Même s’il croit que sa médaille de bronze ne changera pas sa vie, Alex Beaulieu-Marchand estime que cette reconnaissance olympique lui permettra de mener la suite de sa carrière à sa manière.

L’incroyable calcul d’Alex Beaulieu-Marchand

Dans le sport, les plus savants calculs ne donnent pas toujours les meilleures réponses. Et une équation mystère peut parfois mener à la consécration.

Alex Beaulieu-Marchand s’était quasiment convaincu, il y a quelques semaines à peine, qu’il lui valait mieux prendre sa retraite. Que les pirouettes du ski acrobatique en style libre, «si c’est trop dangereux, si ç’a pas de bon sens, je ferais mieux d’arrêter ça là», se disait-il du fond de son divan, pendant que le temps effaçait les symptômes d’une sévère commotion cérébrale.

Mais la suite s’est avérée aussi inattendue qu’inespérée. L’athlète de 23 ans de Saint-Augustin-de-Desmaures s’est acharné à revenir d’une énième blessure. Et il se balade avec une médaille de bronze olympique au cou depuis une semaine.

«J’ai fait tellement de sacrifices, juste pour retrouver la santé et me rendre aux Jeux. Mon objectif était de faire ma meilleure performance possible, mais ç’a dépassé toutes mes attentes. J’ai si peu skié dans les derniers mois, je n’en reviens toujours pas! C’est incroyable!» a-t-il dit au Soleil, mercredi, en direct de la Corée du Sud, dans ce qu’il espérait être sa dernière entrevue après quatre journées de tournée médiatique.

Beaulieu-Marchand roulait alors à bord d’un autobus qui le ramenait de la compétition de bobsleigh, à laquelle il venait d’assister avec ses amis Mikaël Kingsbury et Philippe Marquis, des bosseurs du Québec, et Evan McEachran et Teal Harle, des slopestylistes comme lui. Les boys du freestyle canadien se promettaient d’autres activités comme supporteurs et comme touristes avant le retour au bercail, lundi, dans le cas de Beaulieu-Marchand.

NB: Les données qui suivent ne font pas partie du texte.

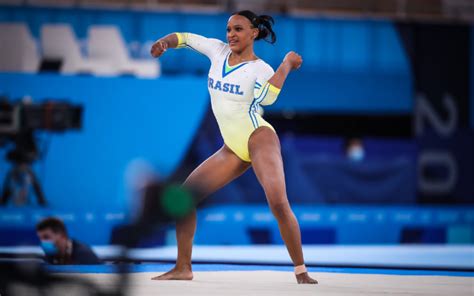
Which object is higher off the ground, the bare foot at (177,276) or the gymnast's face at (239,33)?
the gymnast's face at (239,33)

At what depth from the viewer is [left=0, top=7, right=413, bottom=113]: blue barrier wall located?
35.1 ft

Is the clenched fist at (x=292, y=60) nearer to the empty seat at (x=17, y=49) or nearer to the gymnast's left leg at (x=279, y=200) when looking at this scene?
the gymnast's left leg at (x=279, y=200)

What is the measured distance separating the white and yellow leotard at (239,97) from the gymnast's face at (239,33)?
0.09 meters

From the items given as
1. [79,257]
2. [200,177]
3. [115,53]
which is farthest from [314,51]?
[200,177]

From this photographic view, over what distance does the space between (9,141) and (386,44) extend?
543cm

Oui, l’état de sa tête l’a inquiété. Mais il y a aussi son genou, qu’il fera bientôt opérer pour retirer un fragment de cartilage, avant de voir si l’œdème osseux persiste à lui causer des problèmes. Puis, il y a cette tige de métal à faire enlever à la clavicule.

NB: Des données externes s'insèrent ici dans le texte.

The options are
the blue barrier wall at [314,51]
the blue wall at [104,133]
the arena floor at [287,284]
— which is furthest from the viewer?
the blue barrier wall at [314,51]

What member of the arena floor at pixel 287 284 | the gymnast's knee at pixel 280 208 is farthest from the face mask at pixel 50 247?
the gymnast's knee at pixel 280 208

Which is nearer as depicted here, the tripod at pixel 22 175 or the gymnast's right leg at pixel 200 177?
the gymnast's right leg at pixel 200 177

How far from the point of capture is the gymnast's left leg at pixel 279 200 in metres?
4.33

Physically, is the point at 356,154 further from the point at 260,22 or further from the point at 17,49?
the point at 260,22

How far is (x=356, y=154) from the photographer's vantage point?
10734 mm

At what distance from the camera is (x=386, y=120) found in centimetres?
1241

Celui que tous surnomment ABM, par ses initiales, assure ne pas être à plaindre. Il estime que cette reconnaissance olympique lui permettra de mener la suite de sa carrière à sa manière.

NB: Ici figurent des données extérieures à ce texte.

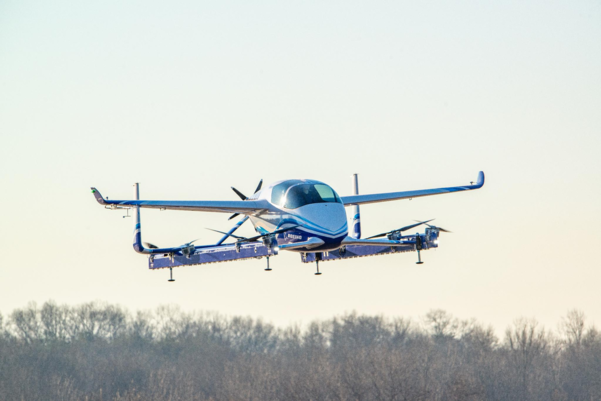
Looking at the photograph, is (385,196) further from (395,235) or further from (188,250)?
(188,250)

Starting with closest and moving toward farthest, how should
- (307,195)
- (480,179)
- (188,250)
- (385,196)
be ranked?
(307,195) < (188,250) < (385,196) < (480,179)

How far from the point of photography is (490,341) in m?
106

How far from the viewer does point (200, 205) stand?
3703 centimetres

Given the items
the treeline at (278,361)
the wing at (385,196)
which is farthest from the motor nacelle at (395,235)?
the treeline at (278,361)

C’est-à-dire poursuivre ses projets de films de ski, commandites à l’appui, et participer dans les prochaines années juste aux compétitions dont il a envie,
X Games, Dew Tour et Championnats du monde.

«Je vais probablement aussi faire la Coupe du monde [de big air] de Québec [22 et 23 mars pour le ski], parce que c’est à la maison», ajoute-t-il, parlant de plus d’un voyage de... ski à venir, mais «pour le plaisir, dans la poudreuse».

Toujours zen

À part quelques suiveux de plus sur les réseaux sociaux, ABM croit qu’une médaille olympique ne changera pas sa vie. Il reste fidèle à son style zen, posé, calme, terre à terre, même si son talent consiste à plus ou moins voler avec une paire de skis aux pieds.

«Il est très terre à terre, cet enfant-là», a d’ailleurs confié sa mère, Andrée Marchand, au collègue Jean-Nicolas Patoine, lors de la soirée de compétition. «Il est l’fun, sensible et calme. Tout le monde me dit: “Ça doit être un casse-cou, un énervé?” Pas du tout! Il n’est pas casse-cou. Il ne se lance pas dans le vide sans calculer. Il calcule, mais il n’est pas peureux.»

Un calcul qui le place pour l’éternité au sein du cercle restreint d’une douzaine d’athlètes de la région de Québec élargie à avoir rapporté une médaille des Jeux olympiques d’hiver. Un incroyable calcul.